▸ **Extrait cité**:

▼▼▼

Le cowboy qui était né trop tard
Deux ans avant la sortie de "Pour une poignée de dollars", ce film à la traduction trop littérale annonce symboliquement la mort du western traditionnel tel qu'on le connaissait jusque-là. Ici, les ennemis ne sont pas les Indiens, les animaux sauvages et les brigands armés, mais plutôt l'urbanisation, la loi et la norme sociale...
Solitaire et épris de liberté, John W. Burns est un nostalgique du Far West du XIXème siècle. Incapable d'affronter le monde moderne et de renoncer à un mode de vie dépassé, cet ancien militaire vit sa vie en symbiose avec la nature comme le faisaient autrefois ses aïeuls. Pourtant, autour de lui, le monde a changé : la loi et l'ordre ont été instaurés, des frontières et des clôtures un peu partout se sont érigées, mais "Jack" n'en a que faire, et pour lui, toutes ces inventions de l'homme n'ont aucun sens. Utopiste et hostile à toute idée de changement, cet individu broyé par la société continue de vivre à l'ancienne, sans adresse fixe et sans papiers, et dans une scène surréaliste, on le voit ainsi tenter de traverser à dos de cheval une large route goudronnée où circulent voitures et camions !

▲▲▲

▸ **Matériel fourni**:
▼▼▼

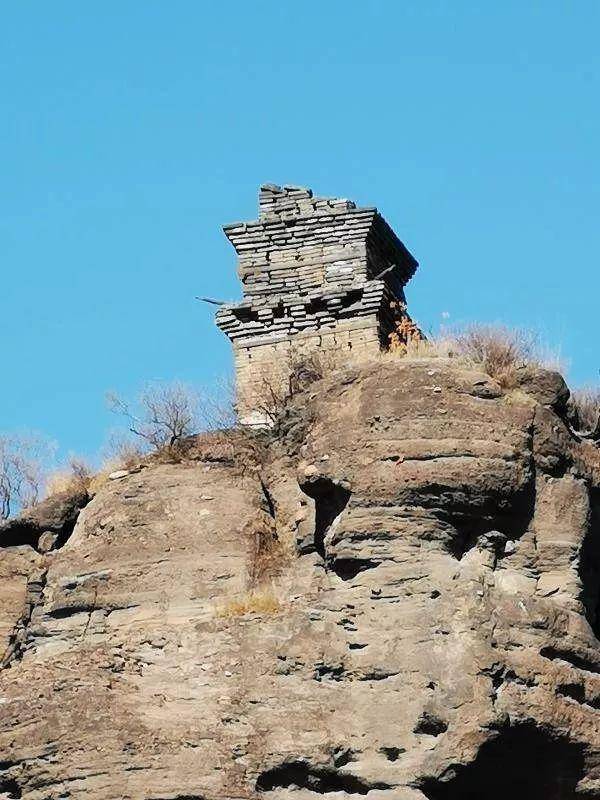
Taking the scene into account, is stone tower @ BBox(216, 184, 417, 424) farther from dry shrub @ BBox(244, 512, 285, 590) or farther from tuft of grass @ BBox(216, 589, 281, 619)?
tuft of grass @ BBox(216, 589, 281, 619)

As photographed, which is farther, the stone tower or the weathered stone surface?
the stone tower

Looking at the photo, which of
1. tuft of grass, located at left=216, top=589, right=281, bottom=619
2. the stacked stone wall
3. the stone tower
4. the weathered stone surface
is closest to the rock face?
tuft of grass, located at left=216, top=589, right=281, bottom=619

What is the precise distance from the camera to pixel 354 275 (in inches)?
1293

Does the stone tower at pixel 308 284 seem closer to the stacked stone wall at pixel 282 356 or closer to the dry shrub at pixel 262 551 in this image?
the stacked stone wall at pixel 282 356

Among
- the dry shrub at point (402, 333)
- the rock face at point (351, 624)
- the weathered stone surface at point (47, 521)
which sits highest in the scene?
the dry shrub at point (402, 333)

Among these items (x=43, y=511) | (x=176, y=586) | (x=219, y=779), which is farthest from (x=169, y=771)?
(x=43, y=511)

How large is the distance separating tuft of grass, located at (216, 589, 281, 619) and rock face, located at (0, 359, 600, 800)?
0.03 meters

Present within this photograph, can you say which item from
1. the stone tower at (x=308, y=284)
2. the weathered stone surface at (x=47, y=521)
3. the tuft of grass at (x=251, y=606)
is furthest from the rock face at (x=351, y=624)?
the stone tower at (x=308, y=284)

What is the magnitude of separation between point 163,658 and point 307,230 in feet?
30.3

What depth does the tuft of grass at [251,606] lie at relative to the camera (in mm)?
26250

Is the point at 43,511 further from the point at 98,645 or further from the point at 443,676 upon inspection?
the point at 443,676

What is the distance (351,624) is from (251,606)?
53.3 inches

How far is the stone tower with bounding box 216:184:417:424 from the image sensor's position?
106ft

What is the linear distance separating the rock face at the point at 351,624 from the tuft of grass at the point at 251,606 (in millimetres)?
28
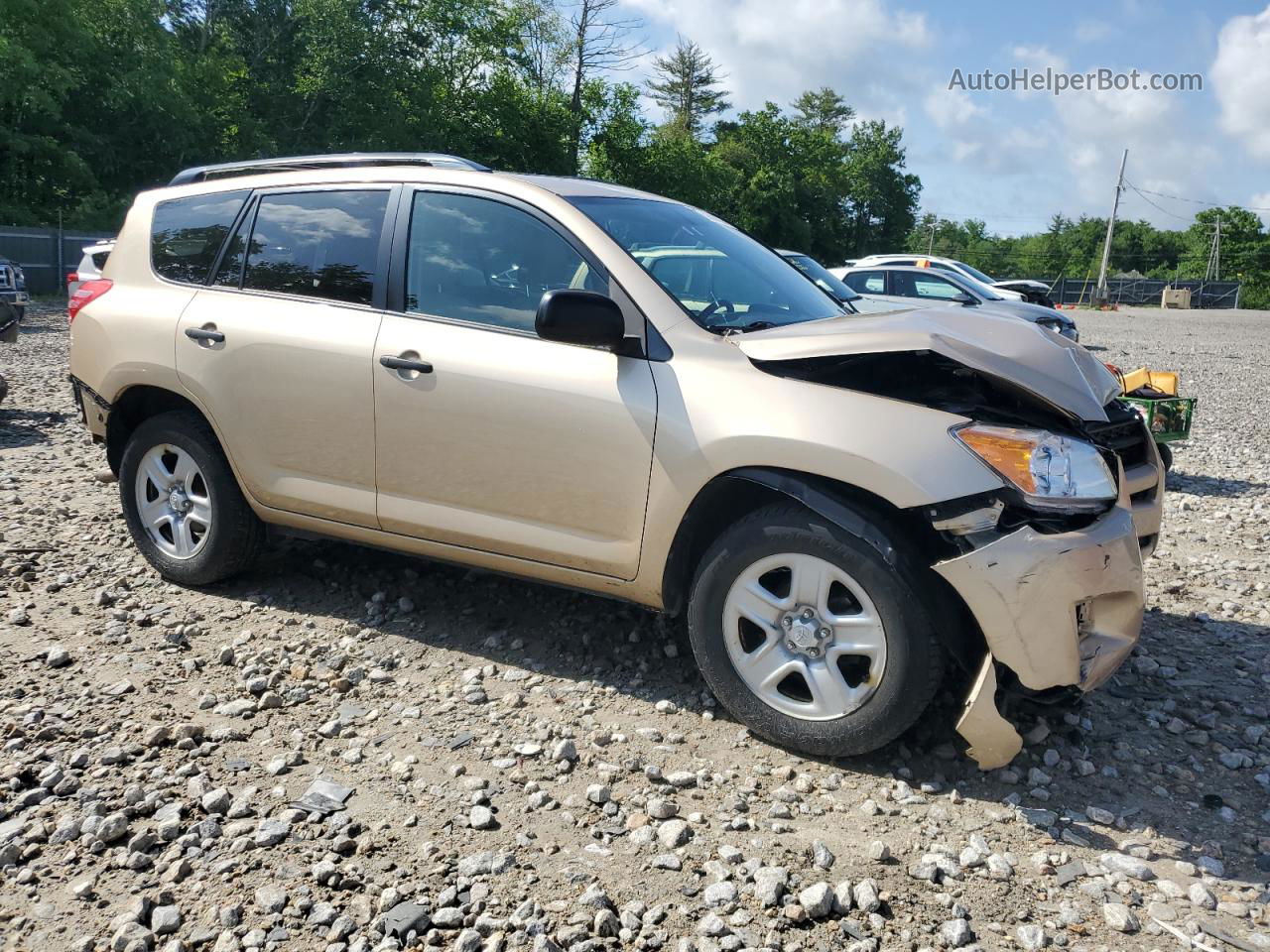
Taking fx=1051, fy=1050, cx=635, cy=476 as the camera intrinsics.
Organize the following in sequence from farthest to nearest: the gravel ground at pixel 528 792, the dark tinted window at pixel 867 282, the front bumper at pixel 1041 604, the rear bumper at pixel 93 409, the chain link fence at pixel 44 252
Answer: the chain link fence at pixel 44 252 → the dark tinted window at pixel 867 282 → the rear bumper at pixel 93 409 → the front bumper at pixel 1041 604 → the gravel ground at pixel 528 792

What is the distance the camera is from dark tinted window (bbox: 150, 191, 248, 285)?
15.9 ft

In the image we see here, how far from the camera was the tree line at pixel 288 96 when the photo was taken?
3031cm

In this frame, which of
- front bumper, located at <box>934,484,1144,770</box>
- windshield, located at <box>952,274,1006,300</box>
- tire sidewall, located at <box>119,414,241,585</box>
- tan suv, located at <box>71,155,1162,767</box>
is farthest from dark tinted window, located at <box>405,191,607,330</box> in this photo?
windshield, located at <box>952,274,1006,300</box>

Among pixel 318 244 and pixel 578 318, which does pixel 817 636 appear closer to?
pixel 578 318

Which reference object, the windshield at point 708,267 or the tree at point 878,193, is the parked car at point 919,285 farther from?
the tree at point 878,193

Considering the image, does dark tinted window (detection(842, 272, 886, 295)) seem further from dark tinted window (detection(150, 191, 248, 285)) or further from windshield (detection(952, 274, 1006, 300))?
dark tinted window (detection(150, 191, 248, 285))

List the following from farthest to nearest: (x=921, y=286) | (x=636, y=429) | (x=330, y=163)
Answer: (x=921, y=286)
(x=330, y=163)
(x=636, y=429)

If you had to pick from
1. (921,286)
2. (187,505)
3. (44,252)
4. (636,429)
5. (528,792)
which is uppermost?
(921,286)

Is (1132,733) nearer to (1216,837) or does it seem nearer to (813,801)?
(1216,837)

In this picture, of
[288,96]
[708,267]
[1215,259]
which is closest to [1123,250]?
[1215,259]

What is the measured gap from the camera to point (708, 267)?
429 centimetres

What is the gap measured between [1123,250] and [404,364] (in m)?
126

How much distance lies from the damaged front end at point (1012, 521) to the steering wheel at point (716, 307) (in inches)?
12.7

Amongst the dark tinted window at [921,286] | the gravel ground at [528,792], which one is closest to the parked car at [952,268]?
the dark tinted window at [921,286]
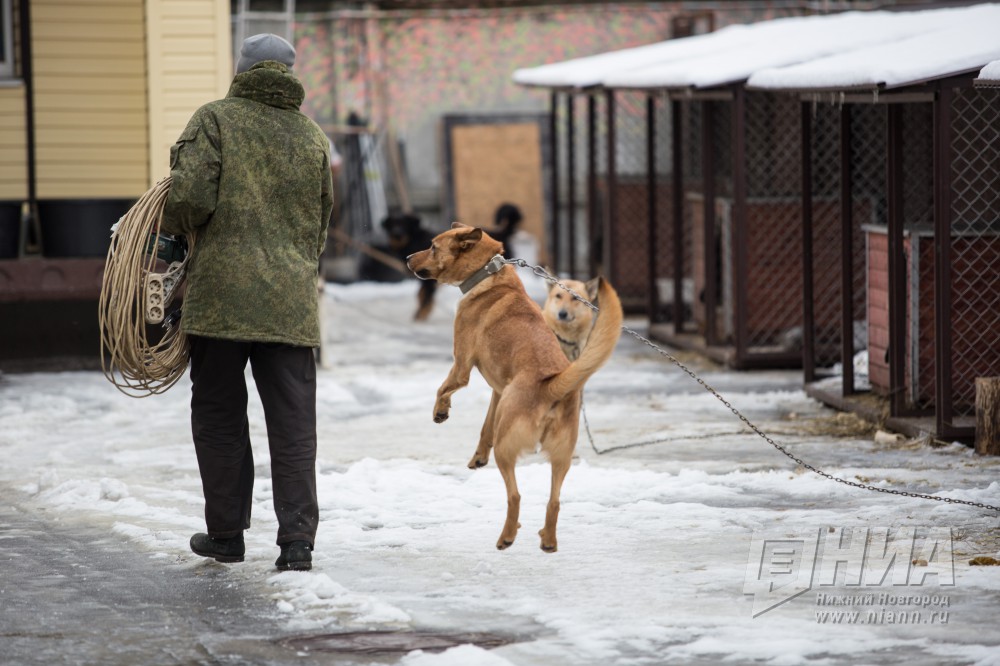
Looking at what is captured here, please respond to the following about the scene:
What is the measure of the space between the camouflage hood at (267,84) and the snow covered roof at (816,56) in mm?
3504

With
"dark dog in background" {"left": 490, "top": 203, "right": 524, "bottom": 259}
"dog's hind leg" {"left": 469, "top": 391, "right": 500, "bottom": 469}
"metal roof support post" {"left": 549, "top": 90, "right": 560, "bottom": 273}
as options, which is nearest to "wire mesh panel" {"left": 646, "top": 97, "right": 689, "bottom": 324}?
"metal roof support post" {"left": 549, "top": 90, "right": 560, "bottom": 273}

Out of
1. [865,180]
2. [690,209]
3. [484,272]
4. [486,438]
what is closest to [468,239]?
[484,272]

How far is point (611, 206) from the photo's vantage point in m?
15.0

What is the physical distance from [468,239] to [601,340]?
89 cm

▲▲▲

▸ **Consignes**:
[a] D'après l'extrait cité, pourquoi Jack ne se soucie-t-il pas de la loi, des frontières et des clôtures qui se sont érigées autour de lui ? Répondez en une à trois phrases.
[b] Recopiez fidèlement le passage de l'extrait cité qui commence par « Le cowboy qui » et se poursuit jusqu'à « la norme sociale... ».

▸ **Corrigé**:
[a] Pour lui, toutes ces inventions de l'homme n'ont aucun sens. Nostalgique du Far West, il est incapable d'affronter le monde moderne et de renoncer à un mode de vie dépassé.

[b]
Le cowboy qui était né trop tard
Deux ans avant la sortie de "Pour une poignée de dollars", ce film à la traduction trop littérale annonce symboliquement la mort du western traditionnel tel qu'on le connaissait jusque-là. Ici, les ennemis ne sont pas les Indiens, les animaux sauvages et les brigands armés, mais plutôt l'urbanisation, la loi et la norme sociale...